Saturday, May 4, 2013

morning, moments, and Aslan.



This morning broke clean and beautiful, filled to overflowing with a bright blue sky and golden sun. The night that held so much drifted away and now, sitting in the clear light, my coffee cup steaming beside me, all I can think of is how beautiful it all is.

Unpacking must be done, boxes to empty, a new space to fill with life abundant. For now though, before the day fully sweeps in, I'm sitting here, enjoying this mug full of coffee and thinking about all the day holds.

The mountains out my window have peaks covered in white snow, shining in the morning light. Up there, I know winter is still clinging to the tips of these beautiful mountains...where I am below, it's going ever so slowly. Our mornings hold the last breaths of winter and our afternoons promise Spring will come soon. Spring snow falls in spurts, every day different from the next, yet, the snow melts quickly and Spring pushes on.

Amazing how quickly things change, isn't it? If you look back to a year ago, I'm sure, like me, you'd wonder at how life has changed, moved, shifted. Or maybe, your year holds a moment, a flash, when everything changed. Maybe it's the first time it's ever happened to you, coming unexpectedly and with a force hard enough to take your breath. I had that happen in the course of this past year. First time it's ever happened in that way before. Suddenly, wham, with a blinding flash everything changed. Amazing how that all can happen on the inside and if anyone looks at you, at where your life is, it will look exactly the same to them....probably would even in the moment things changed. Yet, it did indeed change and everything from that point forward has been different and I am certainly not who I was.

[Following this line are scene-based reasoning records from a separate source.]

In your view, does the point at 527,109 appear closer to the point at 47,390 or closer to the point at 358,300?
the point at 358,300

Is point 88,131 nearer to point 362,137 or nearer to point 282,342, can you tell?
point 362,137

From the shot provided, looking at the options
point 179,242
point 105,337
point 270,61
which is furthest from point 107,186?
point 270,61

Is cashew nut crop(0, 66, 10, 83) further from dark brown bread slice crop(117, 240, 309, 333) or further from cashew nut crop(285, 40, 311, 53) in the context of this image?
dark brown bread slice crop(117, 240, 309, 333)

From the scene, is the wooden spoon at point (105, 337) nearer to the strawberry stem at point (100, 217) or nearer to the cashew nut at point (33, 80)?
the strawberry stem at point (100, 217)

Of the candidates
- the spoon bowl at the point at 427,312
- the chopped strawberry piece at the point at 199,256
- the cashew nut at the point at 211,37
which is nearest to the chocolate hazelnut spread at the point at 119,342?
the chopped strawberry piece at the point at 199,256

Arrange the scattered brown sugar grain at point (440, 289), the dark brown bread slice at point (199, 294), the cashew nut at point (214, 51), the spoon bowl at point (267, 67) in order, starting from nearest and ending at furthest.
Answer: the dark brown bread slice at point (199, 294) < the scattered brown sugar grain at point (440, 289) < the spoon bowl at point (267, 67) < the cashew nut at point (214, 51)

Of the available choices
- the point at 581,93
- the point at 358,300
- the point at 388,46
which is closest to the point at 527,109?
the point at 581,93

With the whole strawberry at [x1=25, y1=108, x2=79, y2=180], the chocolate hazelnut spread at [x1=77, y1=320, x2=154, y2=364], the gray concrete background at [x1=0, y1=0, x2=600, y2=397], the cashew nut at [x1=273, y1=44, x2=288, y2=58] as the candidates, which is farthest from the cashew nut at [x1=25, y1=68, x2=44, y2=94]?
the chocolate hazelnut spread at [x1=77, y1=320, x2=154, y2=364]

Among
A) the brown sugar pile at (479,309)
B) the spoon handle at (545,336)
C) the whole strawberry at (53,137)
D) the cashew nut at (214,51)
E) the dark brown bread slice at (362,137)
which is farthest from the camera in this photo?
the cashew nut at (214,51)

I sit here and smile, thinking of that day, because all I can do (though it has not been easy) is know that life is wild and beautiful and sweet, ever changing, ever breathing around us, whispering of a set number of days we have, and not to waste them wishing things were different...wishing that they could change again, that the struggle would be somehow less. Less is not what life is about. It's about more. More moments, more giving, more living, more being who He would have us be in those moments He gifts to us, be it easy or hard.

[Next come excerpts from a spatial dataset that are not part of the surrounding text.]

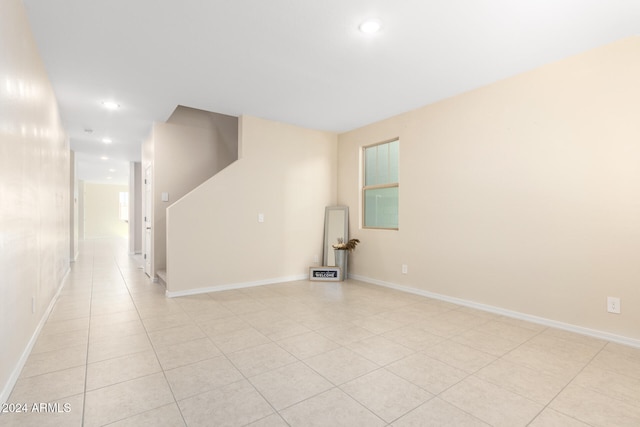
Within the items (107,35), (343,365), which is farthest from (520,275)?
(107,35)

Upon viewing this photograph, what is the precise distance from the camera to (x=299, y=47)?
272cm

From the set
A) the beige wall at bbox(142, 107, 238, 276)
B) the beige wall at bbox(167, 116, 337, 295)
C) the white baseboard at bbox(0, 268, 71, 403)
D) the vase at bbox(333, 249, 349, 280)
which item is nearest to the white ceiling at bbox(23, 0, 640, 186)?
the beige wall at bbox(142, 107, 238, 276)

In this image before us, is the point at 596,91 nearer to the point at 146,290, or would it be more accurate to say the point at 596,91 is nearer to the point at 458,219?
the point at 458,219

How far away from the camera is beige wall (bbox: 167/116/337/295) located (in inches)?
164

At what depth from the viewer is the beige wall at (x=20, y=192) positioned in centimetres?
175

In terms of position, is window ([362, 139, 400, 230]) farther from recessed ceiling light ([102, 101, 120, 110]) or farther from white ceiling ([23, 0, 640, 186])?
recessed ceiling light ([102, 101, 120, 110])

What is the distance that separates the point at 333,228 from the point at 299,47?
315cm

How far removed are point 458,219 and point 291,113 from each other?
2661mm

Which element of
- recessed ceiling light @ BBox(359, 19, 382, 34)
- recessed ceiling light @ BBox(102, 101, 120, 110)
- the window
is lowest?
the window

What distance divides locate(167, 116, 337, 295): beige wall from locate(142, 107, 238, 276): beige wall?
3.19 ft

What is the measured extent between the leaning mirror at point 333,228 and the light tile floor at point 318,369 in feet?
5.77

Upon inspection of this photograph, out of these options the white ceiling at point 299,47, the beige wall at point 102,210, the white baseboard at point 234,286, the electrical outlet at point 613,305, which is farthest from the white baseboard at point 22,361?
the beige wall at point 102,210

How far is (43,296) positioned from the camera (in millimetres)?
3021

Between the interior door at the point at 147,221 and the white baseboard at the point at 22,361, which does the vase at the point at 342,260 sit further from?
the white baseboard at the point at 22,361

The song "Fairy Dance" from Peter Pan drifts from my computer. Lilting and soft, it reminds me of a time before when I wrote of much I do not write of now. Of fairies and ogres, of walking through a land where children seem to be the only ones to remember the way. I wrote often of this....knights and dragons, perhaps Narnia right around the next bend. I wrote often because this is who I am, this is what lives and breathes inside of me. But, it went away for a long time. Smiling, I think of all this, and it's amazing how, though I haven't written of this part of who I am in a long time, it is still there, quiet and still, waiting to come out at the right time. Perhaps, with the coming and going of one Spring, and now with the coming of another, time has healed the scar enough to think of all I found so beautiful, all that filled my days with what children delight in reading...what adults do too, if they're old enough to admit it once again. For I have been molded by the first books I ever read down into my soul, first the Word which cuts like a sword, reading through it at seven, while at the same time reading "The Chronicles of Narnia" and these together painted a living, breathing picture of beauty and magic, filling the days of a little girl, painting a picture of a majestic lion, Aslan in the one world, but in reality, the beautiful picture of Jesus, whose name I discovered at the same time. This is what has molded my relationship with Him. This is what He saw fit to use to mold me, creating a yearning inside my heart to capture words like an artist wields a paint brush, painting beautiful pictures of lands we forget as adults, of how their beauty can show us a picture of who He is even when we do not know it.

So, perhaps once again, it will come, singing to be written of....and maybe, you will find your way to lands you have forgotten, seeing once again the face of the One who loves you, knowing He would speak to you in any way possible, even through the made up visions of a writer who loves Him with her whole heart.

"It isn't Narnia, you know," sobbed Lucy. "It's you. We shan't meet you there. And how can we live, never meeting you?"
"But you shall meet me, dear one," said Aslan.
"Are-are you there too, Sir?" said Edmund.
"I am," said Aslan. "But there I have another name. You must learn to know me by that name. This was the very reason why you were brought to Narnia, that by knowing me here for a little, you may know me better there."